▸ **AUFGABEN**
1. Gib aus dem untersuchten Text den Abschnitt wörtlich aus, der mit den Worten „Das Berufungsgericht hat“ beginnt und nach „gewesen, zu wahren.“ endet.
2. Von welchem Datum stammt laut dem untersuchten Text die Vereinbarung zwischen den Vertragsparteien?

▸ **UNTERSUCHTER TEXT**
────────

Das Berufungsgericht hat ausgeführt:
Dem Kläger stehe kein Anspruch auf Zahlung von Miete für den im Zuge des Anbaus neu errichteten Teil der Wohnung zu. Die Vertragsparteien hätten sich nicht auf eine Vergrößerung der Mietfläche geeinigt. Mit der
Vereinbarung vom 9. März 2011 habe die Beklagte lediglich versprochen, von einem etwaigen Unterlassungsanspruch nach § 554 BGB aF keinen Gebrauch zu machen. Eine einvernehmliche Vergrößerung der Wohnfläche scheide aus; es sei der [X.] erkennbar darum
gegangen, den Vorbehalt, die Modernisierung sei unzu-mutbar gewesen, zu wahren.

────────

▸ **GEGEBENE DATEN**
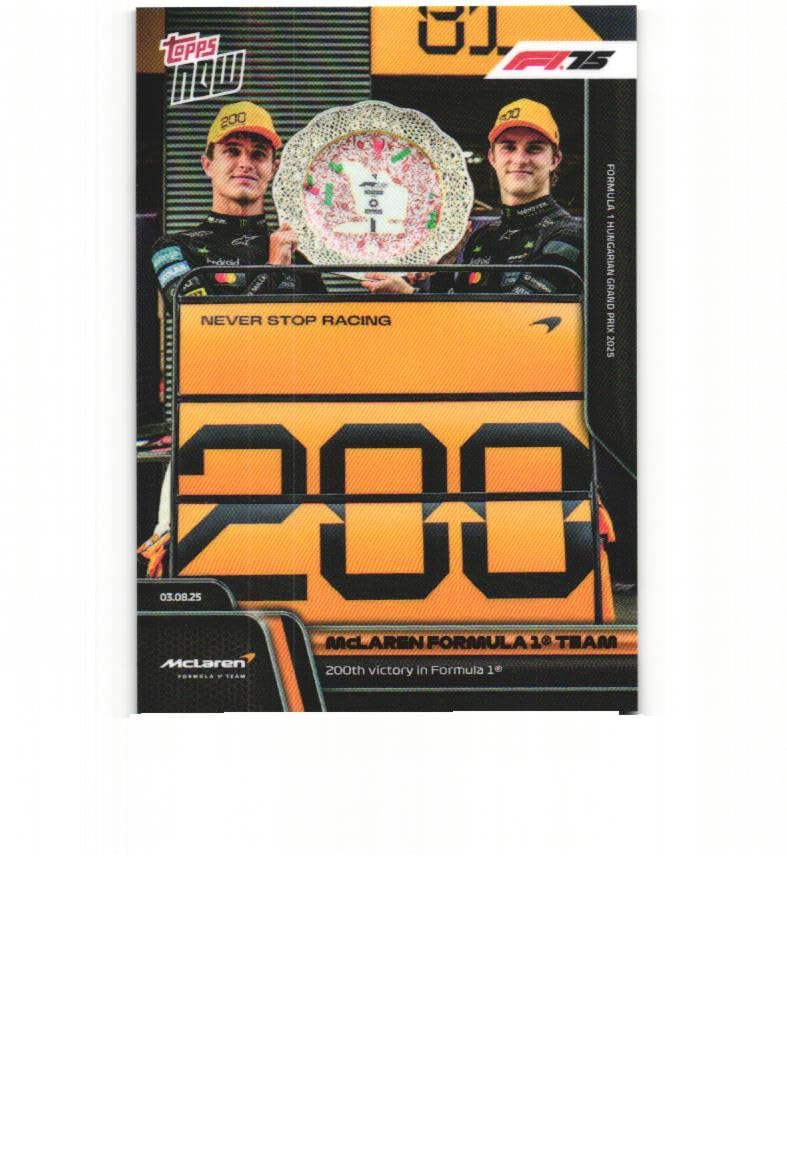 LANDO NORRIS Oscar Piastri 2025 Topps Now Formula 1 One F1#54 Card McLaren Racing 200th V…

────────

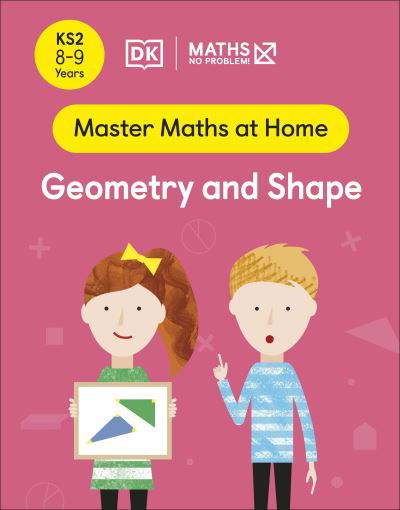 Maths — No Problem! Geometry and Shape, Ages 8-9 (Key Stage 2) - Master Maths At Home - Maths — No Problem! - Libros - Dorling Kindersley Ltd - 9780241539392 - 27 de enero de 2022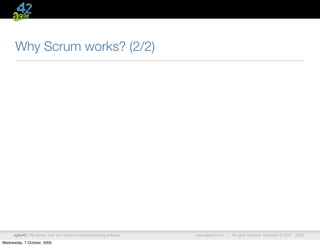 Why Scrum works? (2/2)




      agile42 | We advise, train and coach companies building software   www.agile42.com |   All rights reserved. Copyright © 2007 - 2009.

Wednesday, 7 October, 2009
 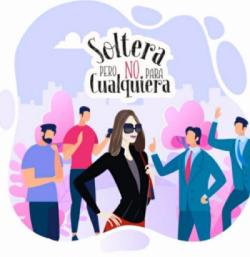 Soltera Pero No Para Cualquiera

────────

▸ **LÖSUNGEN**
1.
Das Berufungsgericht hat ausgeführt:
Dem Kläger stehe kein Anspruch auf Zahlung von Miete für den im Zuge des Anbaus neu errichteten Teil der Wohnung zu. Die Vertragsparteien hätten sich nicht auf eine Vergrößerung der Mietfläche geeinigt. Mit der
Vereinbarung vom 9. März 2011 habe die Beklagte lediglich versprochen, von einem etwaigen Unterlassungsanspruch nach § 554 BGB aF keinen Gebrauch zu machen. Eine einvernehmliche Vergrößerung der Wohnfläche scheide aus; es sei der [X.] erkennbar darum
gegangen, den Vorbehalt, die Modernisierung sei unzu-mutbar gewesen, zu wahren.

2. Vom 9. März 2011.